The task: Go to the line below that contains "colored pencils with metal sharpener". From there to the end of the records, reproduce each line exactly, except the pictures.

### Data ###

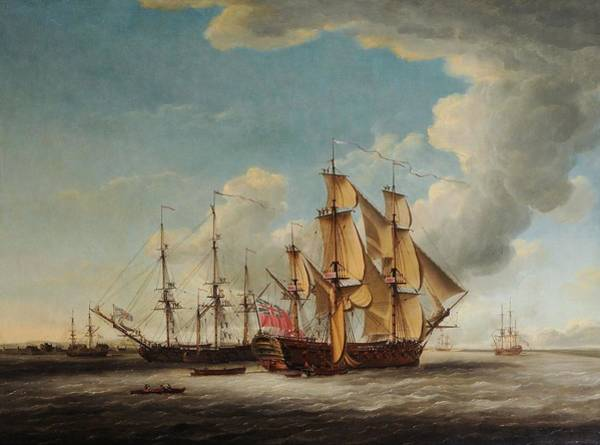 Wall Art - Painting - Frigates Receiving Their Captains by MotionAge Designs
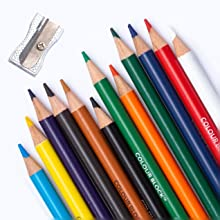 colored pencils with metal sharpener
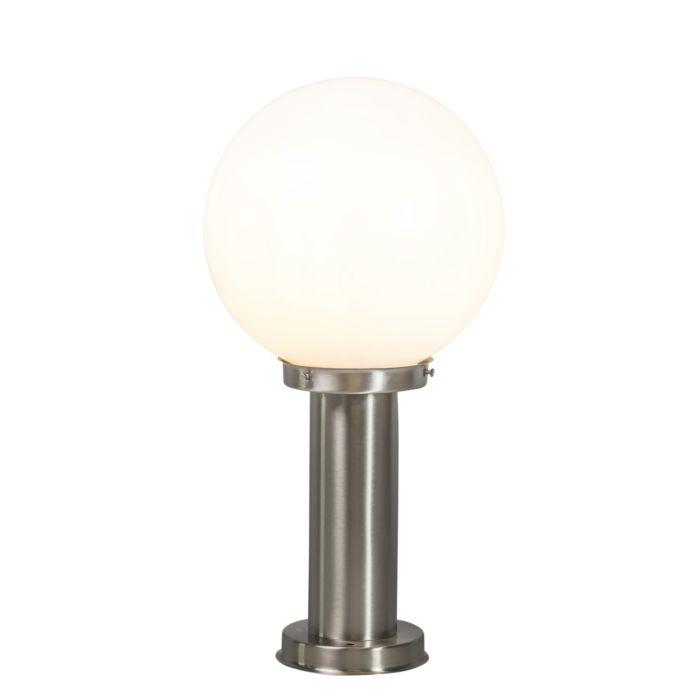 Moderne-Außenleuchte-Mast-Stahl-Edelstahl-50-cm---Sfera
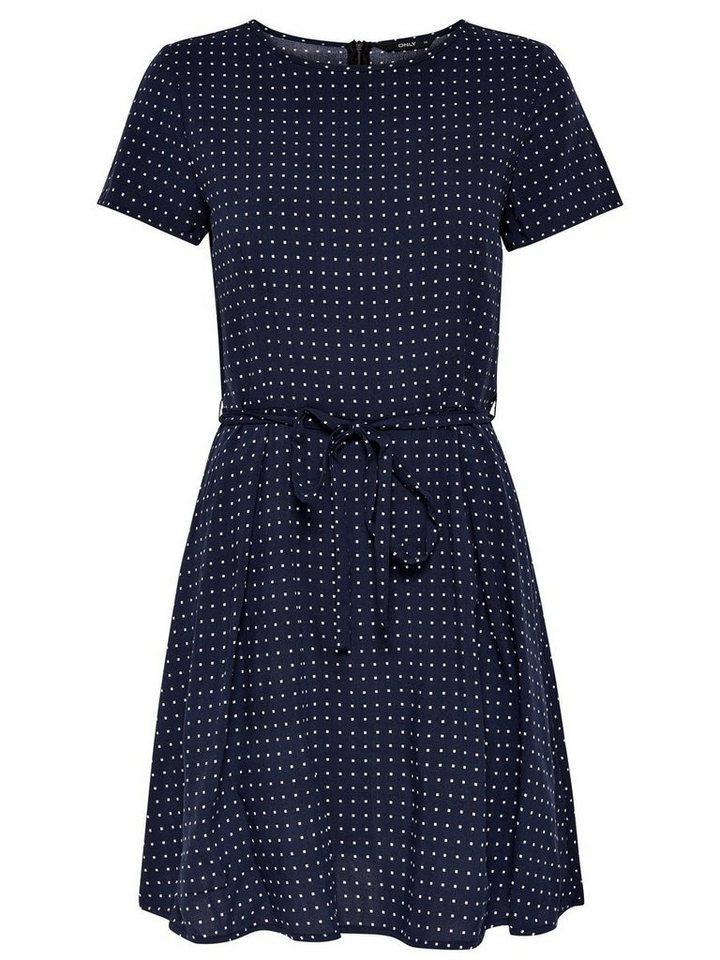 ONLY Bedrukte jurk met korte mouwen blauw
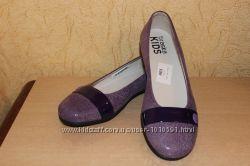 Кожаные туфли р. 38 Braska kids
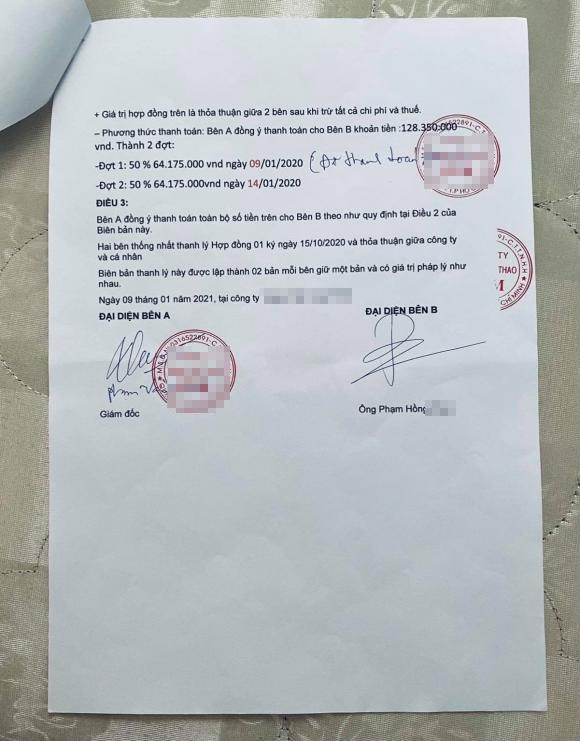 Bị tố lừa đảo, lực sĩ Phạm Văn Mách: Tôi làm việc có đầy đủ giấy tờ-3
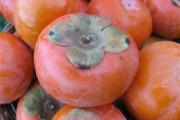 Райската ябълка - наистина божественият плод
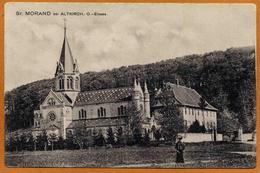 68 / ST. MORAND Bei ALTKIRCH (+ 1 Personne) Prieuré Saint Morand - Altkirch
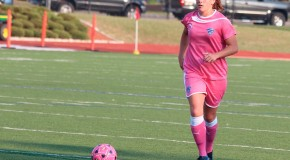 Boston Breakers sign Cat Whitehill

###

Response to this exercise:
 colored pencils with metal sharpener
 Moderne-Außenleuchte-Mast-Stahl-Edelstahl-50-cm---Sfera
 ONLY Bedrukte jurk met korte mouwen blauw
 Кожаные туфли р. 38 Braska kids
 Bị tố lừa đảo, lực sĩ Phạm Văn Mách: Tôi làm việc có đầy đủ giấy tờ-3
 Райската ябълка - наистина божественият плод
 68 / ST. MORAND Bei ALTKIRCH (+ 1 Personne) Prieuré Saint Morand - Altkirch
 Boston Breakers sign Cat Whitehill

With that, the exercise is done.